I LIVE in a busy village, close to pubs, shops and restaurants. In the evenings I often hear live music from one of the bars, the chatter of people out and about, and in the mornings I wake up to the sound of shop deliveries. I never realised how much I loved that noise till now.

The eerie silence that hangs everywhere is deafening. Normally I enjoy a bit of peace and quiet, some respite from the frenzied pace of life, but I have learned over recent days that too much quiet is unsettling.

I am living in isolation, in a house with just me in it. I’ve always liked living alone; it is a choice I made and I’m very used to it. Over the years I have shared houses and flats, and they were some of the best times of my life, but now I like having my own space all to myself. When I get home, everything is as I left it. The washing-up has either been done or is still sitting in the sink, depending on whether I had the time or inclination to do it. When I close the front door, I shut the world out for a while, and it’s just me, in my own space.

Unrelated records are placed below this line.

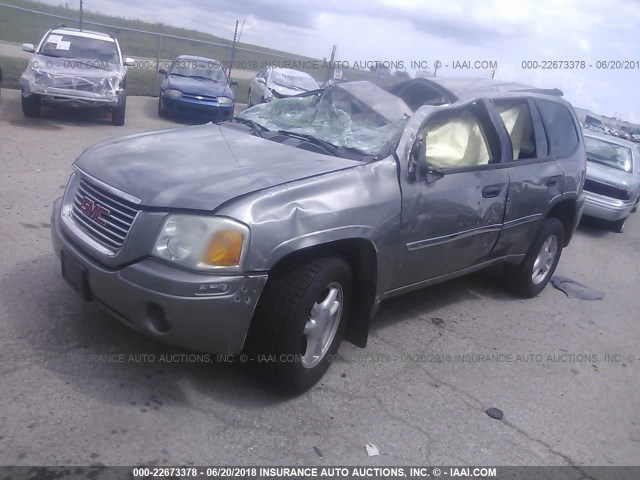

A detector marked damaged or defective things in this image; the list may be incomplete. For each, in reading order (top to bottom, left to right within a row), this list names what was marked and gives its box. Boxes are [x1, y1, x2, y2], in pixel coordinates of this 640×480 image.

damaged gmc envoy [52, 79, 588, 392]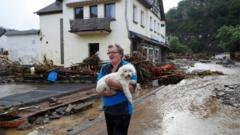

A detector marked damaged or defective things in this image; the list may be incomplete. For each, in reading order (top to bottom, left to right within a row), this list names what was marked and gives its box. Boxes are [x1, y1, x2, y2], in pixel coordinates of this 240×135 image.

damaged building [36, 0, 168, 67]
wrecked facade [37, 0, 169, 67]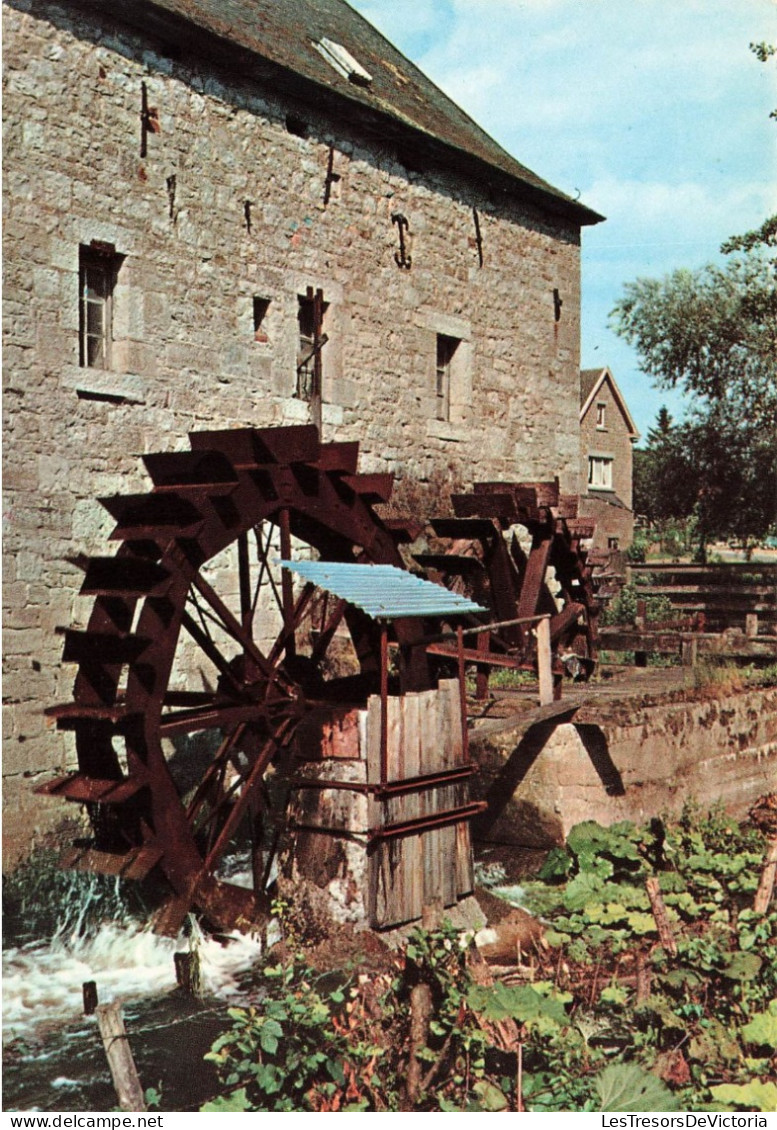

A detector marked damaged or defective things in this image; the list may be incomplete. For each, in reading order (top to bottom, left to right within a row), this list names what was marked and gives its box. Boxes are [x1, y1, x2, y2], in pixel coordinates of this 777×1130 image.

rusty waterwheel [40, 424, 431, 935]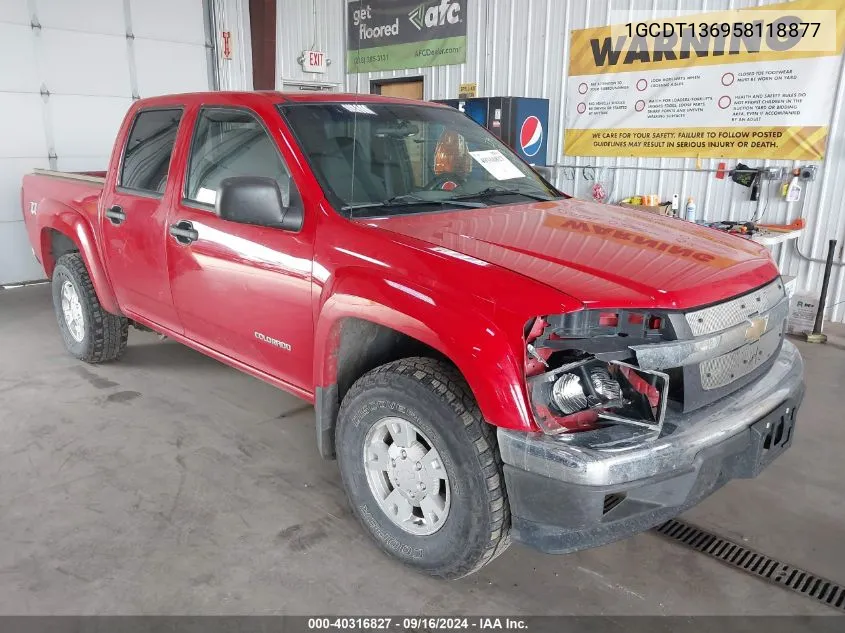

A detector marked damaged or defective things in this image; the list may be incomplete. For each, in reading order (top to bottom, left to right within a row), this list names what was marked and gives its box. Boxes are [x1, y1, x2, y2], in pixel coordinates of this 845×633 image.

crumpled hood [362, 195, 780, 308]
exposed headlight assembly [528, 356, 664, 434]
damaged front bumper [502, 340, 804, 552]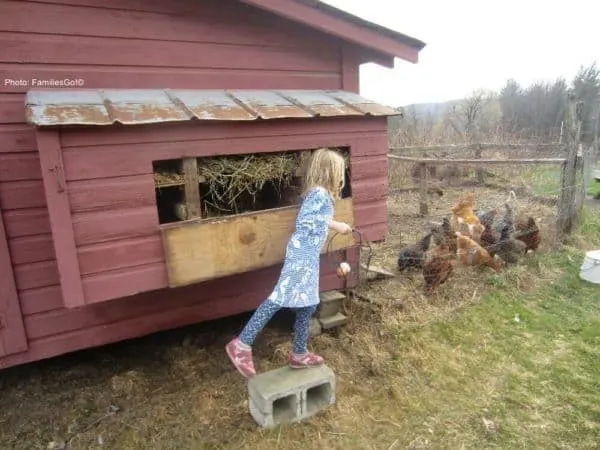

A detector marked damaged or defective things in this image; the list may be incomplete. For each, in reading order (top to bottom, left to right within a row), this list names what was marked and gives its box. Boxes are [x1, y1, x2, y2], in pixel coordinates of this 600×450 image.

rusty metal roofing panel [24, 88, 398, 126]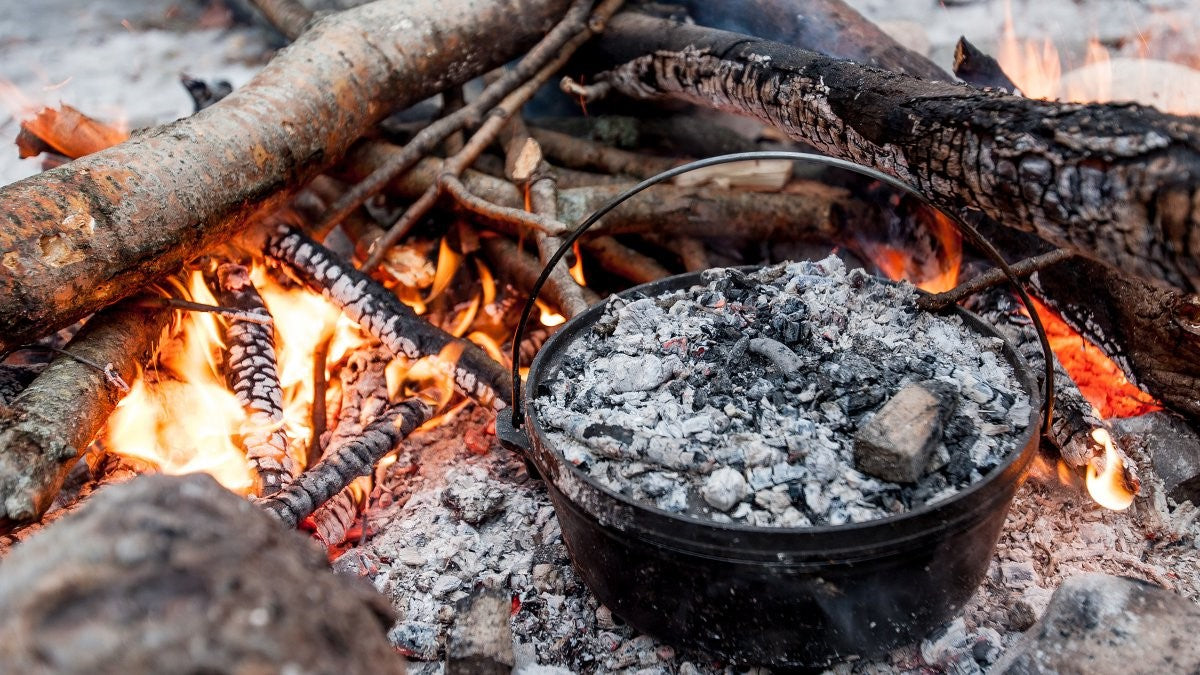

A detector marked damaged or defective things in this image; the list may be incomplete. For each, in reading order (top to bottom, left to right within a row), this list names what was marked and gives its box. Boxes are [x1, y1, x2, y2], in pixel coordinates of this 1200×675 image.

pine cone-like burnt wood [600, 13, 1200, 291]
burnt stick [206, 263, 290, 494]
burnt stick [260, 396, 434, 528]
burnt stick [267, 223, 511, 408]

Now that space is my workplace as well as my home. Like many people, I am working from home and living in lockdown, alone.

Living alone is fine, so long as you see people regularly. But I can’t call round to my sister’s for a coffee, we can’t walk her dog together or have Sunday tea with her kids. I can’t invite friends over, or arrange to meet up anywhere. I still can’t get used to that.

This is a new way of life for everyone. People’s lives are unravelling in various ways, from the friends who left flowers on their mothers’ doorsteps last Sunday to my teenage nephew, who no longer has his weekend job in a bistro, which he loved, and is now bored and restless at home instead of being at school or out with his mates.

I don’t know who I feel sorry for most in lockdown - the kids whose last leg of school, those rites-of-passage weeks you carry through life as precious memories, was suddenly snatched away; the elderly in social isolation, some alone and frightened; the unpaid carers whose wellbeing depends on respite they can no longer access; the children who are safer out of their homes than in them; the women at risk from abusive partners; the young families cooped up and stressed out; the exhausted, frustrated frontline medical staff trying not to dissolve into despair; couples whose weddings are called off; the poor chap in the Co-op I saw being sworn at when he politely asked an irate shopper not to fill her trolley with several huge cartons of milk.

The eeriness isn’t just in the silence. It’s in the space between us. I went for a walk and crossed the road to avoid people. I felt self conscious, like I had no business being out on the street. Were curtains twitching? A woman was leaning out of an upstairs window, chatting to a neighbour in his garden. Was it just me or did they tut as I walked past? “We’re allowed one walk a day,” I muttered, quickening up to pass them. Who knew a stroll in the spring sunshine could trigger low level paranoia. Even the birdsong was unsettling. I walked past an empty playground, which was beyond sad. As we keep hearing, these are “unprecedented times” and everyone will have challenges. “It’s like a bad dream” - who hasn’t said that at least once lately?

But one day, eventually, this will be over. And maybe we’ll come out of it not taking so much for granted. I hope to value simple pleasures - going to the cinema, a pub quiz, a curry with friends, swimming, Sunday tea, the seaside, and playing daft card games with my family - because I know how quickly they can be gone.